Stocks and bonds etc., in the name of, or belonging to a
RESIDENT decedent, of corporations organized under the laws of this state are
subject to the same waiver requirements. Real property, located in New Jersey,
in the name of, or belonging to a RESIDENT or a NON-RESIDENT decedent is
subject to the same waiver requirements, however, real property held by a
husband and wife as “tenants by the entirety” in the estate of the spouse dying
first need not be reported, regardless of the date of death and waivers are not
required.
A membership certificate or stock in a cooperative housing
corporation held in the name of the decedent and a surviving spouse as joint
tenants with the right of survivorship is exempt on or after May 6, 1980, if it
was their principal residence. However a waiver is required for this transfer
in the estate of a RESIDENT decedent. Waivers are not required for automobiles,
household goods, personal effects, accrued wages or mortgages, but these items
must be reported in the return filed.
EXCEPTIONS
Notwithstanding the waiver provisions above any financial
institution may release up to 50% of any bank account, certificate of deposit
etc. to the survivor, in the case of a joint account, the executor,
administrator or other legal representative of a RESIDENT decedent’s estate.
This procedure is referred to as a BLANKET WAIVER. This procedure is not
available for the transfer of stocks and bonds. For a detailed explanation see
N.J.A.C. 18:26-11.16.
A SELF EXECUTING WAIVER, FORM L-8, has been created for Class
“A” beneficiaries in the estates of RESIDENT decedents. This form may be used
in two instances:
1. Transfers to a surviving
spouse in estates of decedents dying on or after January 1, 1985.
2. Transfers to a surviving
spouse or any other Class “A” beneficiary in estates of decedents dying on or
after July 1, 1988.
Use of this form MAY eliminate the need to file a formal
Inheritance Tax return. Your attention is directed to the instructions contained
in the body of the L-8, a copy of which is included in this booklet. (Not
included in IT-R Schedule Booklet.) This form is to be filed with the financial
institution which will then be authorized to release the subject asset without
the necessity of receiving a waiver from the Division. DO NOT file this form
with the Division.
A REQUEST FOR A REAL PROPERTY
TAX WAIVER,
FORM L-9, has been created for Class “A” beneficiaries in the
estates of RESIDENT decedents. This form may be used in two instances:
1. Transfers to a surviving
spouse in estates of decedents dying on or after January 1, 1985 and the
decedent’s interest was in the decedent’s name alone.

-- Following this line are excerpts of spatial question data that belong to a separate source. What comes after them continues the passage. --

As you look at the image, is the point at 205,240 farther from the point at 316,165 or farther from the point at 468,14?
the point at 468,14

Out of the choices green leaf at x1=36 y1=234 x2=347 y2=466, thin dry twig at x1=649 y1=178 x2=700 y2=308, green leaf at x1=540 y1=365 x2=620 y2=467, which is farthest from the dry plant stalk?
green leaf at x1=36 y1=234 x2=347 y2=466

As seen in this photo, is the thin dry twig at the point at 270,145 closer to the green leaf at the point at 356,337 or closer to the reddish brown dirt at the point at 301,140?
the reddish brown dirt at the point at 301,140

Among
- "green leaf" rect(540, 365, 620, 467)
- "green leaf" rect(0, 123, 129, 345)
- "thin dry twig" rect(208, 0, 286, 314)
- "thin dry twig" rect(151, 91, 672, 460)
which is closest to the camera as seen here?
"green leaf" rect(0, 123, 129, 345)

2. Transfers to a surviving
spouse or any other Class “A” beneficiary in estates of decedents dying on or
after July 1, 1988 and the decedent’s interest in the real estate was in the
name of the decedent alone or with any other Class “A” beneficiary.
Use of this form MAY eliminate the need to file a formal
Inheritance Tax Return. Your attention is directed to the instructions
contained in the body of the L-9, a copy of which is included in this booklet.
(Not included in IT-R Schedule Booklet.)
This form is to be filed directly with the Branch. If the
form is in order the necessary
waiver/waivers will be promptly issued. NEITHER THE L-8 NOR THE L-9 may be used
where it is claimed that a relationship of mutually acknowledged child exists.